Trouble in Wal-Mart's America
Is Wal-Mart going wobbly? Over the past couple of weeks, America's largest company -- linchpin of the low-wage, no-benefit economy that is increasingly the norm in America -- has announced some surprising reversals of course. In a series of speeches and interviews, chief executive H. Lee Scott unveiled four initiatives that he clearly hopes will polish the company's increasingly tarnished image.
Wal-Mart, he said, will shift to more environmentally responsible practices -- demanding greater mileage of its truck fleet and better packaging of its products. It will offer more affordable health insurance to its employees, cutting the monthly premium in some cases to just $11. It will monitor the environmental and health and safety practices of its foreign suppliers. And it will lobby for a higher federal minimum wage.
Scott's timing is anything but accidental. The sweatshop conditions in which thousands of employees of Wal-Mart's suppliers routinely work, and the depressive effect that Wal-Mart has on working-class living standards here in the United States, are receiving increasing scrutiny -- enough to impede the company's growth. Wal-Mart's attempts to open stores in the major cities of the Northeast and West Coast have been largely checked by a coalition of fearful and indignant unions, smaller retailers, churches and liberal activists. Wal-Mart's stock is down 13 percent this year. And worse is still to come. In November filmmaker Robert Greenwald will release "Wal-Mart: The High Cost of Low Price," a scathing documentation of the company's business practices at home and abroad.
So the leopard realized it was time to change its spots -- up to a point. Only 44 percent of Wal-Mart's nearly 1.3 million U.S. employees are covered under its health insurance plan; indeed, as any state government can attest, many thousands of Wal-Mart employees qualify for and routinely use the Medicaid program for the indigent. Now the company says it will make its insurance more affordable -- though it still comes with a $1,000 annual deductible, a hefty chunk of change considering that the average Wal-Mart employee makes less than $19,000 a year.
Scott's announcement that Wal-Mart wants better environmental and workplace practices from its foreign suppliers raises many more questions than it answers. The reason Wal-Mart has 3,000 factories in China making the products that go on its shelves isn't that U.S. workers can't do the work, of course. It's because China is home to more cheap labor than anyplace else on earth. In 2003 Wal-Mart imported $15 billion worth of goods from China, 11 percent of China's total exports to the United States.

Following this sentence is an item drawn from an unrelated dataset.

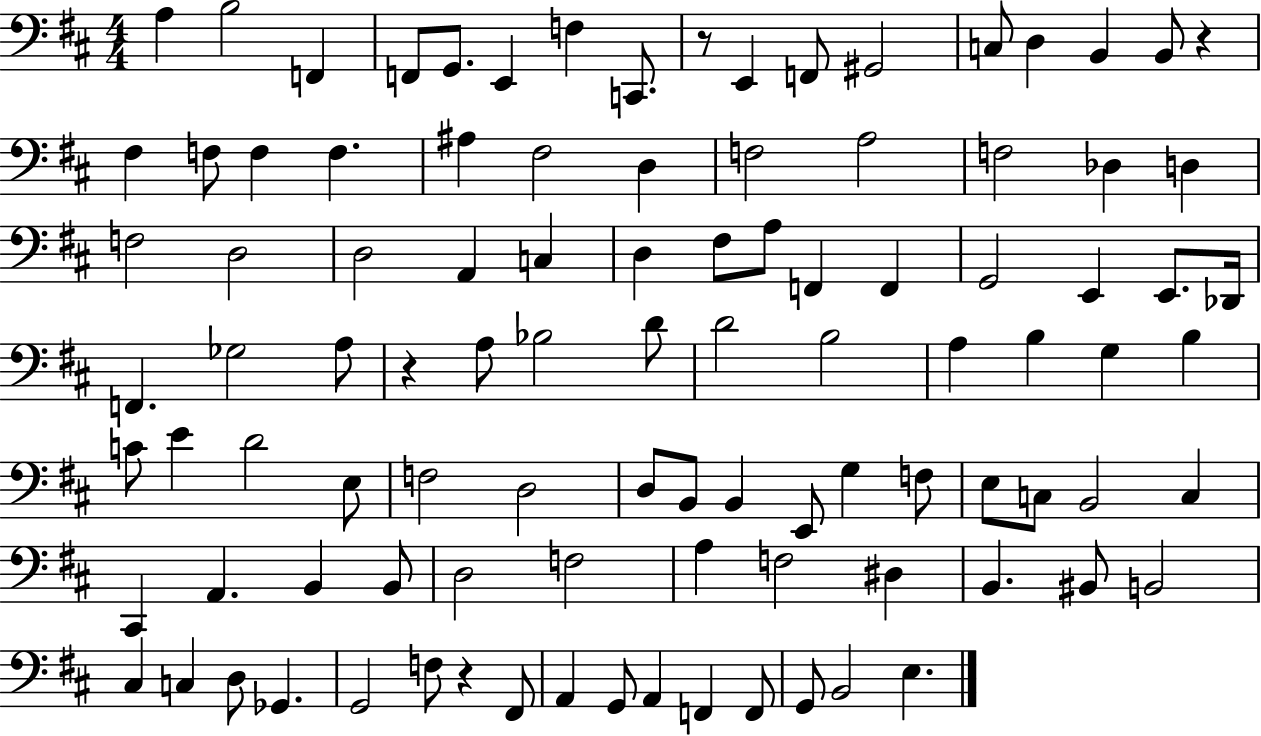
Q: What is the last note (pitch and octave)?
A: E3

Now Scott says that Chinese factories should be brought up to U.S. standards. And how amenable is China to that transition? "China actually has very good environmental and safety standards on the books," Beth Keck, Wal-Mart's director of international corporate affairs, assured me last week. Right, and the Soviet constitution under Stalin contained ringing affirmations of civil liberties. Wal-Mart didn't shift production to China because of the communist state's safety standards. On the contrary, Scott and Co. knew full well that workers in China who agitate for better safety standards are commonly arrested and occasionally tortured. Wal-Mart is in China because it's been able to forge a symbiotic relationship between its own dirt-cheap and inherently abusive labor practices and the Chinese government's totalitarian suppression of worker rights. To demand that Wal-Mart's foreign suppliers clean up their act is to demand that Wal-Mart alter its own zealous low-wage culture. Which is why Scott's pledges merit a healthy dose of skepticism.

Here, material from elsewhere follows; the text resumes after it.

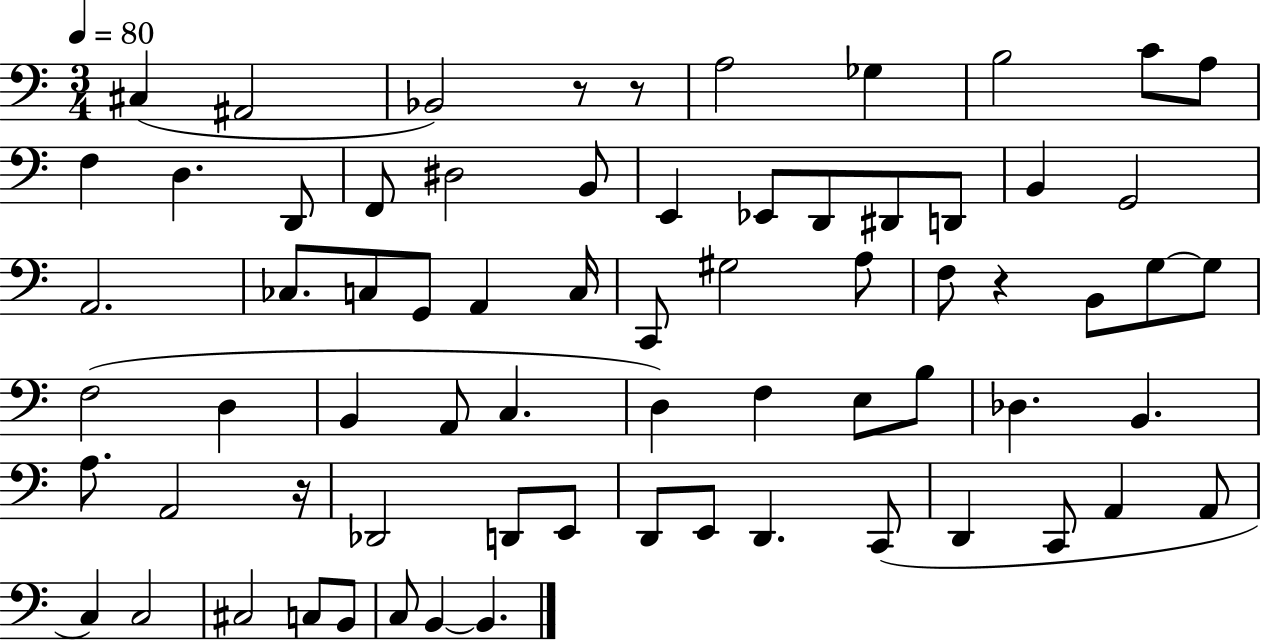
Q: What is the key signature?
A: C major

Of all Scott's commitments, the one that does merit belief is his out-of-the-blue declaration of support for a higher minimum wage. For Wal-Mart is bumping up against a serious problem at least partly of its own making: Because it pitches its products to a disproportionately low-income clientele, its revenue rises and falls with the fortunes of the lower end of the American working class.
And those fortunes these days are anything but bright. The coming crunch in heating oil prices, the decimation of American manufacturing, the steady decline of median family incomes over the past several years, the failure to raise the federal minimum wage since 1997 and the fact that Wal-Mart is setting the pay standards for millions of American workers -- all these are combining to limit the ability of Wal-Mart shoppers to buy as much as they used to. While sales at the Neiman Marcus end of retailing have been doing just fine, the working-class money crunch is taking a real toll in Wal-Mart-land.
Wal-Mart, could, of course, raise its workers' wages, but Scott has dismissed that out of hand. So now it's the feds' responsibility to rescue Wal-Mart from the consequences of the low-wage, low-consumption economy that Wal-Mart, with such fanatical devotion, has created. For, in Wal-Mart's America, it's not clear that even Wal-Mart can thrive.